The most attention, more than $300,000 worth, has been paid to one item, the 36-foot-long girder that was the last piece of the World Trade Center to be removed. As if lying in state, it rests on wooden supports in a sealed room within the hangar that was initially used for asbestos abatement. The column is covered with signs of grief and pride-photos of victims affixed by their relatives, painted messages to lost colleagues, and Police Department decals.

What appears to be a chunk of iron ore is a fragile amalgam of several compressed floors of the trade center, preserved in a box on a foam base. Photo: Allan Tannenbaum

"It became a totem of remembrance," said Jacqueline Hanley, a Port Authority architect who is a member of the preservation team.

Some of the rusting vehicles kept in a draped enclosure. Photo: Allan Tannenbaum

The column is also rusted and flaking. High-powered dehumidifiers keep the humidity level inside the room at a steady 40 percent. Outside, in the damp and drafty hangar, it is twice that.

Five people will be dedicated full-time for four months to working just on the column-an estimated 3,000 person hours in all. To preserve the painted messages, the conservators used a syringe to inject a resin just under the paint. They then cover the area with a thin sheet of plastic and weight it with lead shot. On the underside of the 60-ton column, they've rigged tripods and magnets to apply the necessary pressure. It's an example of the challenges presented by the sheer size of these artifacts. "You can't just flip this over to get access," said Weintraub.


Because many of the photographs taped to the column were made with inkjet printers, they are already fading. One solution, Weintraub said, is to make more color-stable high-resolution digital copies. Then, in the future, curators can choose either to exhibit the original faded images or to replace them with more stable reproductions.

On a recent morning, two members of the conservation team stood on ladders noting every feature.

Some items will need to be removed and reattached later, and they want to be able to replace them exactly where they were.

When restoring a fine art painting, said Weintraub, the aim is to preserve the artist's aesthetic statement, but in this case, "It was really the spontaneity of the workers. That's what we're trying to preserve."

Because not everything can be given such intensive care, Weintraub is conducting experiments on small pieces of the columns.
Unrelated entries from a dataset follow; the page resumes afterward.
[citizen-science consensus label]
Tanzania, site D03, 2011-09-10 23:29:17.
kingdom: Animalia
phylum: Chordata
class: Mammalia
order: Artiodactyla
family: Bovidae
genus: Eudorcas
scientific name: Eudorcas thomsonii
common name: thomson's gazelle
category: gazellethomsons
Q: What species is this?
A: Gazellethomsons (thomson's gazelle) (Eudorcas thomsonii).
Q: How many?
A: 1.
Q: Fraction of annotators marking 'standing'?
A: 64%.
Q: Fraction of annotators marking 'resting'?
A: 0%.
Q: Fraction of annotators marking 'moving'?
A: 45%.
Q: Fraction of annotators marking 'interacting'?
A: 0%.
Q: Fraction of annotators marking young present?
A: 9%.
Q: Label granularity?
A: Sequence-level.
By speeding up the corrosion, he hopes to determine what will happen to the metal if left as is over the summer, and to gauge what its condition is likely to be in five years. The beams will continue to rust, he said, but possibly not to such a degree that they are at short-term risk.
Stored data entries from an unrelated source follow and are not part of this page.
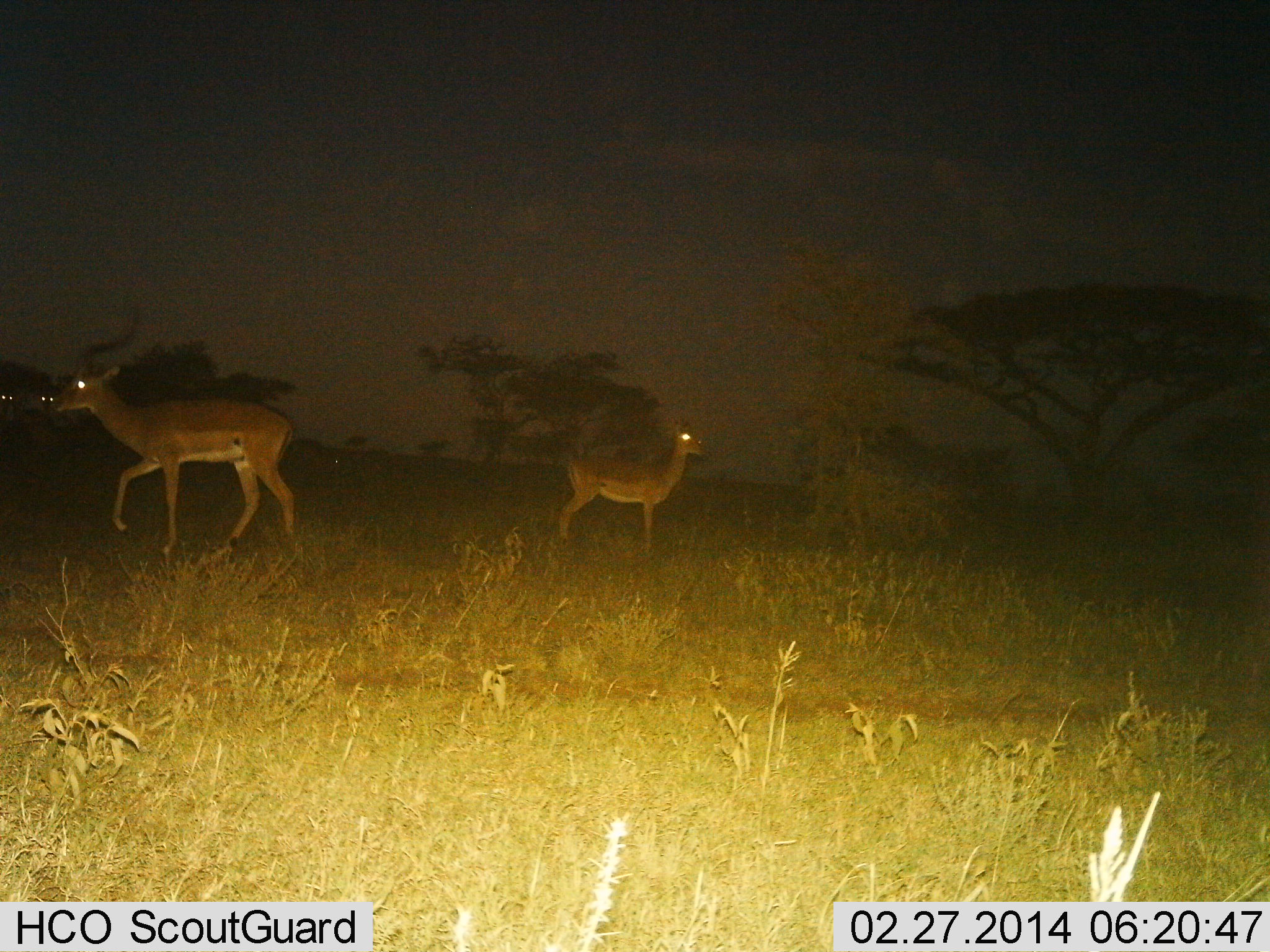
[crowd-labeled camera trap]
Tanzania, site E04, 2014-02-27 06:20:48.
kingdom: Animalia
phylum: Chordata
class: Mammalia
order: Artiodactyla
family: Bovidae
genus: Aepyceros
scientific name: Aepyceros melampus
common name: impala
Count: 2.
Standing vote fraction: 91%.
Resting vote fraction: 0%.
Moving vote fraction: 49%.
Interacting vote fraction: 0%.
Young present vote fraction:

In Hangar 17, Mark Wagner (left) and his assistant, James Henry, tag World Trade Center debris, some of which Wagner himself had found on the site. Photo: Allan Tannenbaum

"We're trying to make rational decisions based on science. So it's not just an issue of compromise, it's an issue of what makes sense," he said.

Several other items, including the pieces of the antenna, will soon be moved into moisture-controlled enclosures.
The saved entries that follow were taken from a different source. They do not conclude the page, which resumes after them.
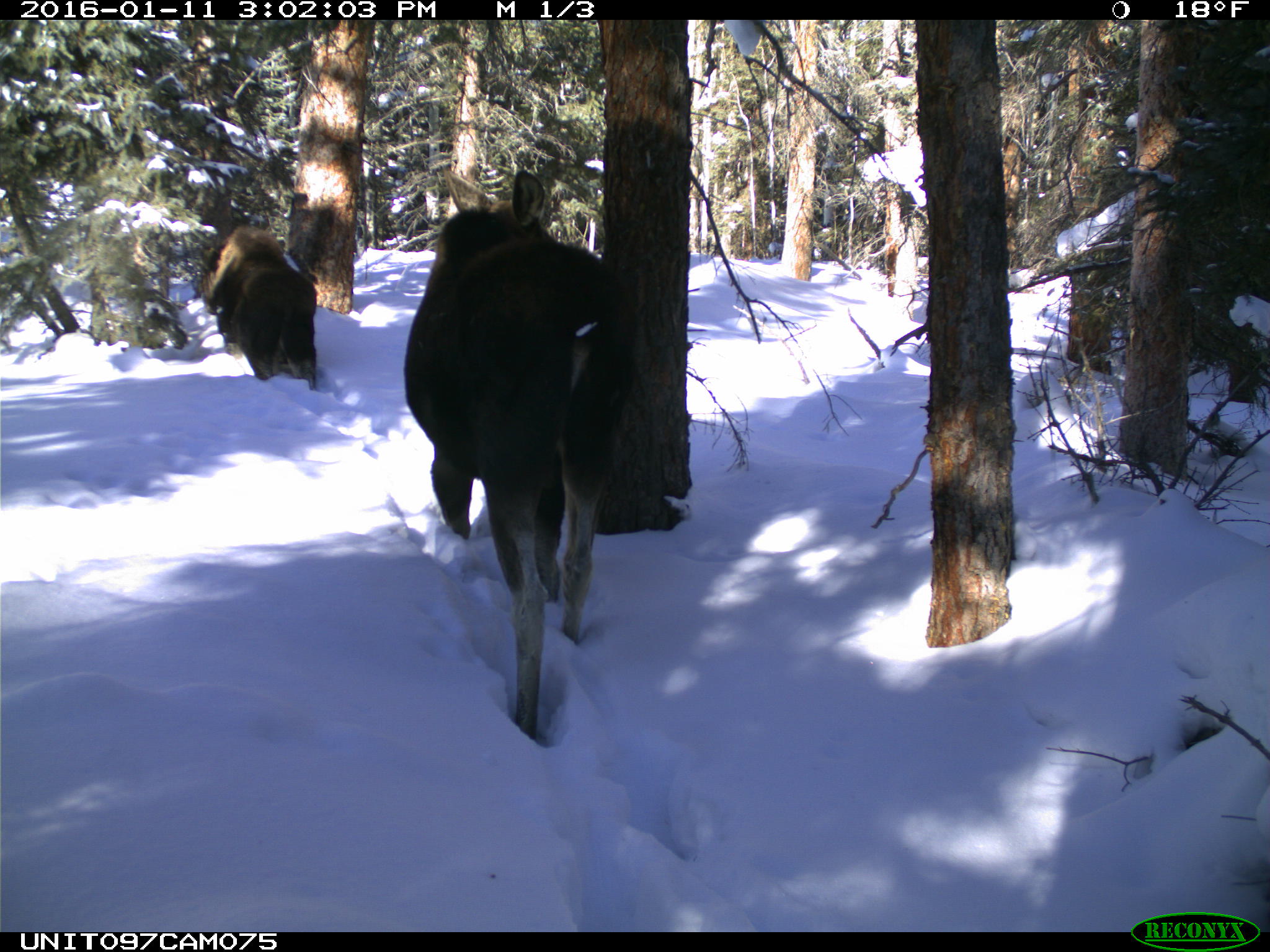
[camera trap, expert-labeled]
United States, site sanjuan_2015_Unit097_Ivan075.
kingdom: Animalia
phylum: Chordata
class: Mammalia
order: Artiodactyla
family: Cervidae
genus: Alces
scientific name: Alces alces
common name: moose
Weintraub works alongside architect Mark Wagner, an associate at the firm of Voorsanger and Associates, who was part of a team that first came to the trade center site at the end of September 2001 to try and identify what could and should be saved. They tagged artifacts from the site, from the Fresh Kills landfill and from salvage yards in New Jersey. Most of the metal was shipped overseas and melted down. Now, more than two and a half years later, Wagner is again tagging and cataloguing steel, this time in Hangar 17.

Anywhere else, the rusted metal would look like ordinary demolition debris. What gives it meaning is that it was part of that place on that day. Out of more than two million tons of rubble, a fraction of one percent was saved.

"This is it," said Wagner. "We're very conscious of that."